The financial services segment posted a loss of $4.3 million compared with income of $3.4 million for the same period in 2008 due to fewer mortgages originated and an increase in reserves for mortgage loan losses.

M.D.C. ended the quarter with $1.45 billion in cash and equivalents and$151.2 million in marketable securities.

"Our outlook remains cautious because of the employment situation and the overall uncertain state of the economy," said Larry A. Mizel, MDC's chairman and CEO. "However, we are encouraged by a year-over-year increase in our own net home orders for the second consecutive quarter."

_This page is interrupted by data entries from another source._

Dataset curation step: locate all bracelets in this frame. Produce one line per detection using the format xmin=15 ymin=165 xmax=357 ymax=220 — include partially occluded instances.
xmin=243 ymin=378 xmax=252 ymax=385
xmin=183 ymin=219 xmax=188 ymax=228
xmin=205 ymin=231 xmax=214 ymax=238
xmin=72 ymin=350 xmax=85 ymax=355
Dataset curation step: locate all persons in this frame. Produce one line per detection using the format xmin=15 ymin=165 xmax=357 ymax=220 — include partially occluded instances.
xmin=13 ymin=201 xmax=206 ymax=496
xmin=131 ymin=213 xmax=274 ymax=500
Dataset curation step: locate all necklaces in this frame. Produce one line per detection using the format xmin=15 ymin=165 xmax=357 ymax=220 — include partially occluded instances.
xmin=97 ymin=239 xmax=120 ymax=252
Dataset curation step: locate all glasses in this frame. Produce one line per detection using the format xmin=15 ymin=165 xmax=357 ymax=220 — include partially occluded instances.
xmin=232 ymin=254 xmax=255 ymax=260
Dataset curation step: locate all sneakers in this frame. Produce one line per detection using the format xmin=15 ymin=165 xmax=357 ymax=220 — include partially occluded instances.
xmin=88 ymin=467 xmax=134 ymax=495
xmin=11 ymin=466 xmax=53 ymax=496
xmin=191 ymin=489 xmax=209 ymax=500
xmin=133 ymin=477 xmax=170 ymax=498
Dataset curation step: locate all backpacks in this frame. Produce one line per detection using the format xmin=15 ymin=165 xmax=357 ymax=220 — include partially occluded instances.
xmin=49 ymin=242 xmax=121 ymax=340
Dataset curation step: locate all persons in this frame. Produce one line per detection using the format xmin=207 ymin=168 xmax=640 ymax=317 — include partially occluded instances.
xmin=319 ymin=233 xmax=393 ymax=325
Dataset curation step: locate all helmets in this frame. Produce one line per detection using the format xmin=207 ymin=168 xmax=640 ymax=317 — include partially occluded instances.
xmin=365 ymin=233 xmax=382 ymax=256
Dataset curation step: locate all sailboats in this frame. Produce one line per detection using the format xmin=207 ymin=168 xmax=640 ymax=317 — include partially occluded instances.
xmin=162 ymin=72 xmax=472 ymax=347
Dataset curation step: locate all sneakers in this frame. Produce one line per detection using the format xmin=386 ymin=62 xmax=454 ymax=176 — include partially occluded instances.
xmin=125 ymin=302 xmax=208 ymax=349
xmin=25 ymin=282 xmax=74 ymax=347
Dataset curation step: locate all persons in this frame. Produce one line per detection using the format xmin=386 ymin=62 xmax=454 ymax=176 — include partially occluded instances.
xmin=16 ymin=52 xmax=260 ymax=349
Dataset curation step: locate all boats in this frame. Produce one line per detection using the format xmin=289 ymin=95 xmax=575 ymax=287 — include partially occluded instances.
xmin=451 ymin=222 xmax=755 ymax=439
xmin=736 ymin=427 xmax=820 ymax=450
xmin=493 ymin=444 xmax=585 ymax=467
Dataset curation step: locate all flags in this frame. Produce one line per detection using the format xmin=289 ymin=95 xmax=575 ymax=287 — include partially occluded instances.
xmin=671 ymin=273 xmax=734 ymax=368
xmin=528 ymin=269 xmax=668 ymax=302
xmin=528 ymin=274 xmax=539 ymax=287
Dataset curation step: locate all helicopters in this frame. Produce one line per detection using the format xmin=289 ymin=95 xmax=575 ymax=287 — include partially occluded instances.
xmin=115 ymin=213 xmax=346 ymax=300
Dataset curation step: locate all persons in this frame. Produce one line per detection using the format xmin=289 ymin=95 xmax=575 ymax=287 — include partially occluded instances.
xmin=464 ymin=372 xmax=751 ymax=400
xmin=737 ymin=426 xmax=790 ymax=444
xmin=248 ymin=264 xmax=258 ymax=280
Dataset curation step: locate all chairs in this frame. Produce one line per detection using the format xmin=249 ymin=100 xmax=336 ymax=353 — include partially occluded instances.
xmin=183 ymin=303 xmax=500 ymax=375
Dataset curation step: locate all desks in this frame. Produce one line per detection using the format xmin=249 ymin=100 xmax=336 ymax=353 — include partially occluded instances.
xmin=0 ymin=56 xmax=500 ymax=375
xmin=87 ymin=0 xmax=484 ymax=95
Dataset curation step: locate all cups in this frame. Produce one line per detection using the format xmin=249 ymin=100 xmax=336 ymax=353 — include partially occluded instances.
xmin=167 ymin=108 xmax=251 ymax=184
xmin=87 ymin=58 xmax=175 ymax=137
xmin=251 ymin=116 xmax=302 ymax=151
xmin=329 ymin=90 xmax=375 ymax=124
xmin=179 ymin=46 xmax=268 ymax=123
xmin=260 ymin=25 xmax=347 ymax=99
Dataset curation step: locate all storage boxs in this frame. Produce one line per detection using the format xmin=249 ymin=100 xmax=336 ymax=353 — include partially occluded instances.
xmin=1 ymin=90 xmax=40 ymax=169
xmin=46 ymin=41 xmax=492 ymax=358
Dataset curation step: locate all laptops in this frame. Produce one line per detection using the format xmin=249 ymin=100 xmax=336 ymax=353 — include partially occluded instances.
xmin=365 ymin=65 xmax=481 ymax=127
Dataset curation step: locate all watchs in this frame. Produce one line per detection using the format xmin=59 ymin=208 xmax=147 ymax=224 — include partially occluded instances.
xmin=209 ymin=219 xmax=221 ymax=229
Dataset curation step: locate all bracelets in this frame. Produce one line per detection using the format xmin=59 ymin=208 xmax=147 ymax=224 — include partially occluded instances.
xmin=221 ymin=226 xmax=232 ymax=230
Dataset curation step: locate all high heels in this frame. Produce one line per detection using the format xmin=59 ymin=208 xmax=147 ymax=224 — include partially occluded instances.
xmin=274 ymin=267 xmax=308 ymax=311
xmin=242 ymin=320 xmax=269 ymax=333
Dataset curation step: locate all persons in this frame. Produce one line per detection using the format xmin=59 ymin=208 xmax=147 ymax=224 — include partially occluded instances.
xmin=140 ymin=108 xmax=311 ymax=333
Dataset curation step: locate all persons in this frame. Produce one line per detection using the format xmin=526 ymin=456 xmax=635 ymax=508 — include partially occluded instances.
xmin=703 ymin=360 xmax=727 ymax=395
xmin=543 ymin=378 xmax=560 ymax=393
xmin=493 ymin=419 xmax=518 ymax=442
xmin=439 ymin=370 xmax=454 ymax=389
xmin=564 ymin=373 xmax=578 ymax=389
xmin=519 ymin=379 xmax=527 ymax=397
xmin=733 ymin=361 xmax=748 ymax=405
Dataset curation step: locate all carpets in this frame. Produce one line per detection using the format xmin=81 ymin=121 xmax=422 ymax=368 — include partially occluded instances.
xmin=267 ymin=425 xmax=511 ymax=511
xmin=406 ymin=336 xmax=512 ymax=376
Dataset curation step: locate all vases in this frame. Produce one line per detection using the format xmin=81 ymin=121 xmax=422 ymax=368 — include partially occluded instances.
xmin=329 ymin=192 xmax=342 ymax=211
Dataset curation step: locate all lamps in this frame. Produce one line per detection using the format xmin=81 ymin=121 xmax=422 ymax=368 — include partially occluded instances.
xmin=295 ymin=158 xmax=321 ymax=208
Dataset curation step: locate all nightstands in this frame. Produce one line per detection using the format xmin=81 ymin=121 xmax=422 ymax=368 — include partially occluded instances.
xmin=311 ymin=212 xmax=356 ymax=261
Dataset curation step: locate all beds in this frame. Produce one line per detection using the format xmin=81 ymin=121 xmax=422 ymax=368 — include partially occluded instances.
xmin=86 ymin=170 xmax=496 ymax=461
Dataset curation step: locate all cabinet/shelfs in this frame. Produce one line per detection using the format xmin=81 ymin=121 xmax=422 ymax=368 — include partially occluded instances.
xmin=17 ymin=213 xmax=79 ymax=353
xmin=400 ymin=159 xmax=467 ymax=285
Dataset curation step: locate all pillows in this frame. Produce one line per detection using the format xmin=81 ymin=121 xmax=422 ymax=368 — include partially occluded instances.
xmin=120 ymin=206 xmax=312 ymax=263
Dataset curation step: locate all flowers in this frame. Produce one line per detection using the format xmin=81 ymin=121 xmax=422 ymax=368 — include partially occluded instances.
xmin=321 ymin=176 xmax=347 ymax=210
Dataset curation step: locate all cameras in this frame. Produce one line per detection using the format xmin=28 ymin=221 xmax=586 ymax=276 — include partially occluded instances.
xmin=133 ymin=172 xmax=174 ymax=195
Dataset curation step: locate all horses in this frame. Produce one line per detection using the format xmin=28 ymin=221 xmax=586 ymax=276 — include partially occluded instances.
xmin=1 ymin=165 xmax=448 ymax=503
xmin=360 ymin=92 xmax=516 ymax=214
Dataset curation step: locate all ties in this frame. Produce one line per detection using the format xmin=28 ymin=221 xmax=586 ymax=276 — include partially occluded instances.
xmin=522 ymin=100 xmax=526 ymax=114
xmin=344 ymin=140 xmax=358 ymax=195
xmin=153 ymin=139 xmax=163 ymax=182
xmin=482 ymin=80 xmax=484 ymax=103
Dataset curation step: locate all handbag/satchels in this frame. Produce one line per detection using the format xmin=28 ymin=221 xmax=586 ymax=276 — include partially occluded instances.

Mizel continued, "We achieved the improvement in home orders in part due to our efforts to adapt our homes to the changing needs of our customers.During the third quarter, we continued to expand our offering of the smaller, more affordable homes that we introduced earlier this year. In addition, in an effort to improve affordability for our homebuyers, we initiated a new sales program during the quarter, which focused on providing low mortgage interest rates, and we positioned inventory to allow buyers the opportunity to close on a home prior to the impending expiration of the federal homebuyer tax credit."

"We strategically increased the number of unsold homes available for personalization in our inventory by more than 40% during the quarter, while we decreased our finished homes by more than 75%," he continued. "This should help to improve our profitability, as the margins we realize on unsold homes available for personalization significantly exceed those on finished inventory. Generally, we stop construction on unsold units at the drywall stage. Once construction is restarted, these homes can close within45 days, in direct competition with finished homes on the market. However, by holding the units at drywall, we offer our buyers the opportunity to personalize the home at one of our home galleries."